# Does a woodrat do dovetails as well as a Leigh jig



## Woody Alan (17 Feb 2006)

Hi All

I have been selling a few bits and bobs and collected enough money to treat myself to a woodrat or Leigh jig or an incra. I have looked at all of the products and read a lot of the info on the forum, and I have one fairly straightforward question. Does the woodrat do all that the Leigh jig can do, excepting the fact that you can buy extra templates for the Leigh (isoloc) and excepting that the Leigh can do batch work quicker, which I am not concerned about. If it can, and I think it can, then I think it's the way for me to go. Your help appreciated.

Cheers Alan


----------



## Knot Competent (17 Feb 2006)

Well if this doesn't start a war I'll be amazed!

John

Gill, can I borrow a tin helmet?


----------



## Woodythepecker (17 Feb 2006)

Hi Alan, Does the Woodrat do everything that the Leigh can do? You have started something now, and i am sure that you will receive many replys from both Woodrat and Leigh owners praising the particular jig that they own.

I own a Leigh but not the rat, so i am not that clued up on the latter, but i can tell you that the rat does do everything the Leigh can and LLLLLLLLLLLLLLLLLOOOOOOOOOOOOOOOO
TTTTTTTTTTTTTTTSSSSSSSSSSSSSSSSSSS, LLLLLLLLLLLLLLLLLLLLLLLLLLLLLLLLLLLLLLLLLLLLLLOOOOOOOOOOOOOOOOOOOOOOOO
TTTTTTTTTTTTTTTTTTTTTTTTTTTTTTSSSSSSSSSSSSSSSSSSSSSSSS more.

But i still prefer my Leigh :^o i do honestly 

A bit slow, John got there before me :lol: 

Regards

Woody


----------



## SketchUp Guru (17 Feb 2006)

Alan, I could write for a long time (edited to add: it looks like I did.  ) regarding the benefits of the Rat for dovetails over the Leigh jigs. I'll try to keep it short.
•••••
## Your instructions
Rewrite the dovetail jig thread from "## SketchUp Guru" to "keep it short.", substituting "box joints" for "dovetails".
•••••
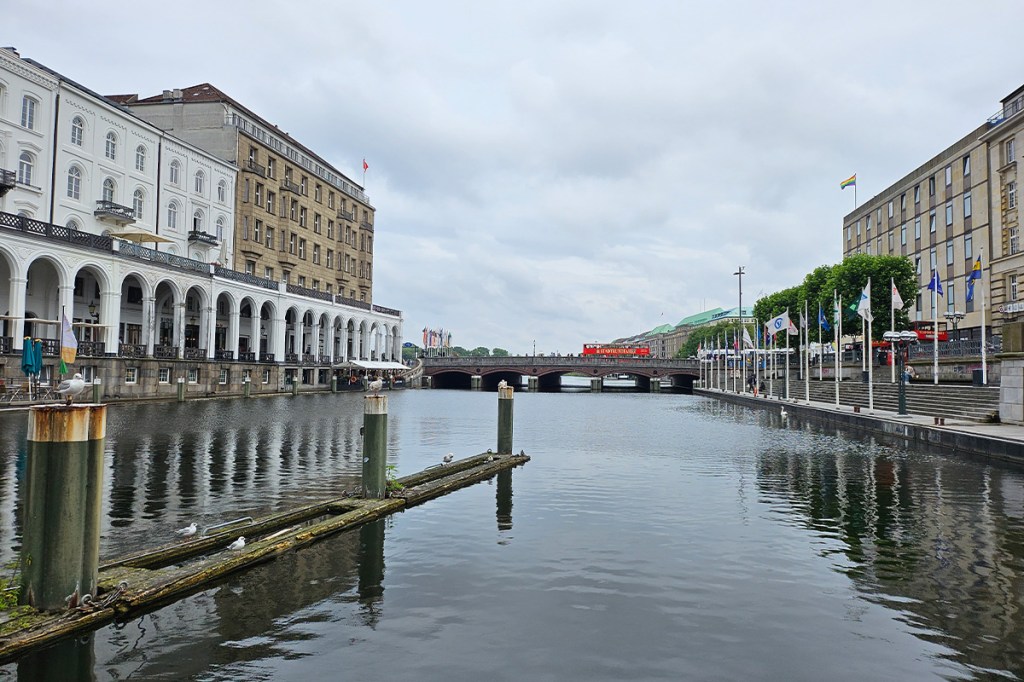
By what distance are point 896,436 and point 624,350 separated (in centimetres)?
10040

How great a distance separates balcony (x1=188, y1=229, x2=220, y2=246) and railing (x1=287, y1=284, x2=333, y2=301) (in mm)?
9655

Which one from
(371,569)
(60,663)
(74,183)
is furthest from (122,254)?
(60,663)

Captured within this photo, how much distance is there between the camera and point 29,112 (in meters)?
46.2

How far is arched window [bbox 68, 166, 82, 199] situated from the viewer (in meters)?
50.1

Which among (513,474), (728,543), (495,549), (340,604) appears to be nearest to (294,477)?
(513,474)

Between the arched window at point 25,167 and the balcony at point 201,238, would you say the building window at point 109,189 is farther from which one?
the balcony at point 201,238

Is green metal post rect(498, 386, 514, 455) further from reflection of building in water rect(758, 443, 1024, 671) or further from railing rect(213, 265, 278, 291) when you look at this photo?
railing rect(213, 265, 278, 291)

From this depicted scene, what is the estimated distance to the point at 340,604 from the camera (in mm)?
8484

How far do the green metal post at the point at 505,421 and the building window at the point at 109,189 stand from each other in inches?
1769

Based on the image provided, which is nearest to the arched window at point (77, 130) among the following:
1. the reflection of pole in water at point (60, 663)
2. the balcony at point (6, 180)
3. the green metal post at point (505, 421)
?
the balcony at point (6, 180)

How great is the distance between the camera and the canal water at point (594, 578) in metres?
6.89

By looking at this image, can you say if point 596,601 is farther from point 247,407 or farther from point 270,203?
point 270,203

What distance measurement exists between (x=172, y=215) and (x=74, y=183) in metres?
11.1

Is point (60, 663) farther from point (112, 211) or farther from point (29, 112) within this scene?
point (112, 211)
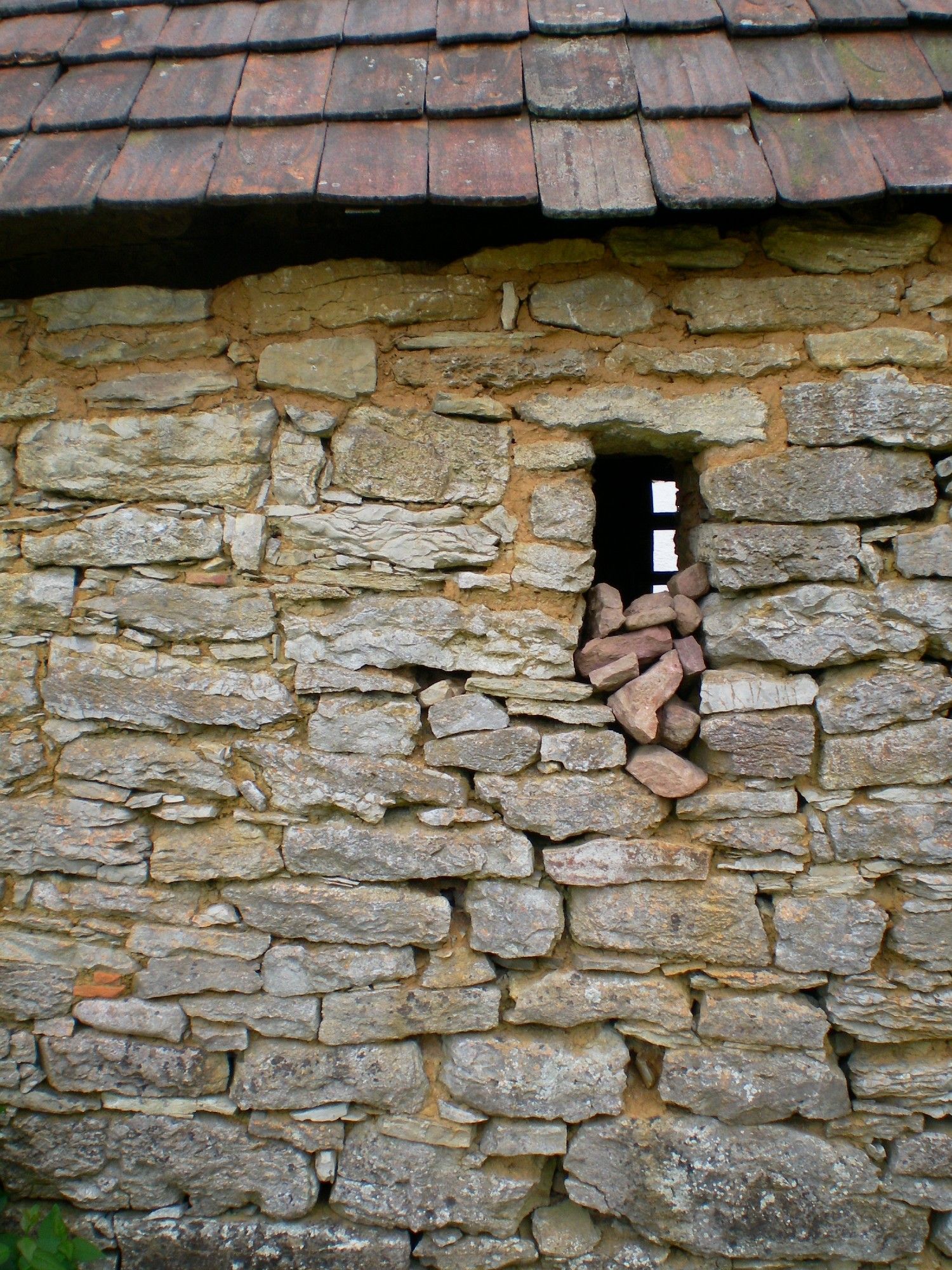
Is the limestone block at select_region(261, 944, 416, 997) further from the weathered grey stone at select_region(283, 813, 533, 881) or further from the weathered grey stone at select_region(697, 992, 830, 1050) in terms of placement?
the weathered grey stone at select_region(697, 992, 830, 1050)

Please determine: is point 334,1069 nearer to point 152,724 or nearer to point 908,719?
point 152,724

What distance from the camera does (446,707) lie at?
2137mm

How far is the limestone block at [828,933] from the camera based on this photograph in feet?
6.79

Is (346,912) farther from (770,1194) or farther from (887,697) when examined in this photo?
(887,697)

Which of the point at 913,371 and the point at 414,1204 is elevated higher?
the point at 913,371

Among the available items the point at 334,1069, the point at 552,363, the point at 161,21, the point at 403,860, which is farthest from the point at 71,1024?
the point at 161,21

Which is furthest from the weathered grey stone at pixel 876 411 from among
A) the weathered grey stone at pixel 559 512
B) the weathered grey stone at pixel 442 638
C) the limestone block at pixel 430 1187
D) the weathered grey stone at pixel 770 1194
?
the limestone block at pixel 430 1187

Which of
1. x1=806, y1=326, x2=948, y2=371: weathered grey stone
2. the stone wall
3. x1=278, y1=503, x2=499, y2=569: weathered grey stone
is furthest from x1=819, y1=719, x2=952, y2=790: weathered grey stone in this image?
x1=278, y1=503, x2=499, y2=569: weathered grey stone

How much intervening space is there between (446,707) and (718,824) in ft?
2.64

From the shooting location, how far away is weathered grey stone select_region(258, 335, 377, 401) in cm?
215

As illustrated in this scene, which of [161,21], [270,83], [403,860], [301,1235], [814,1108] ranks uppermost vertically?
[161,21]

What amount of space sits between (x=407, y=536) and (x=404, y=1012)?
1320 mm

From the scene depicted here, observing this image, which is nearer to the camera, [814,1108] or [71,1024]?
[814,1108]

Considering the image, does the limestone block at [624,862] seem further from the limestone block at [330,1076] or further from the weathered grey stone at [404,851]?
the limestone block at [330,1076]
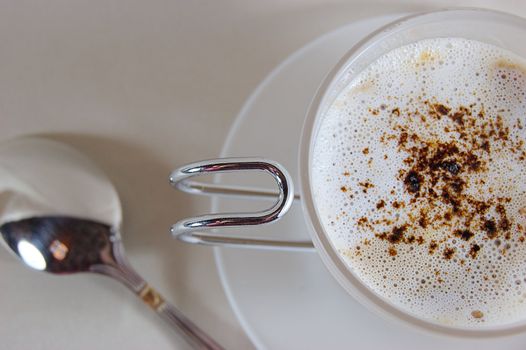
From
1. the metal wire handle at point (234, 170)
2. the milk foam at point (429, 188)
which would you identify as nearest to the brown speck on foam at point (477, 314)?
the milk foam at point (429, 188)

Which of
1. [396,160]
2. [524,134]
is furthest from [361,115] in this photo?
[524,134]

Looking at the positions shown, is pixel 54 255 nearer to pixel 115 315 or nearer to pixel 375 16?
pixel 115 315

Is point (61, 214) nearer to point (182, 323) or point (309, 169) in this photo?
point (182, 323)

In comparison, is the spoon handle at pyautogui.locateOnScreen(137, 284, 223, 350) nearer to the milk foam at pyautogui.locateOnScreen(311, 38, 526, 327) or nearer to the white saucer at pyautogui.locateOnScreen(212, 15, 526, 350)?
the white saucer at pyautogui.locateOnScreen(212, 15, 526, 350)

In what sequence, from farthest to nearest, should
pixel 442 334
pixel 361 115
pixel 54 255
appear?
pixel 54 255 → pixel 361 115 → pixel 442 334

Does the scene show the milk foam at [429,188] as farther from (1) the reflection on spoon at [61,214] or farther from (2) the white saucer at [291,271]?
(1) the reflection on spoon at [61,214]

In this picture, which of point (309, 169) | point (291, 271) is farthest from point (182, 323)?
point (309, 169)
•••••
## Result
## SketchUp Guru (17 Feb 2006)

Alan, I could write for a long time (edited to add: it looks like I did.  ) regarding the benefits of the Rat for box joints over the Leigh jigs. I'll try to keep it short.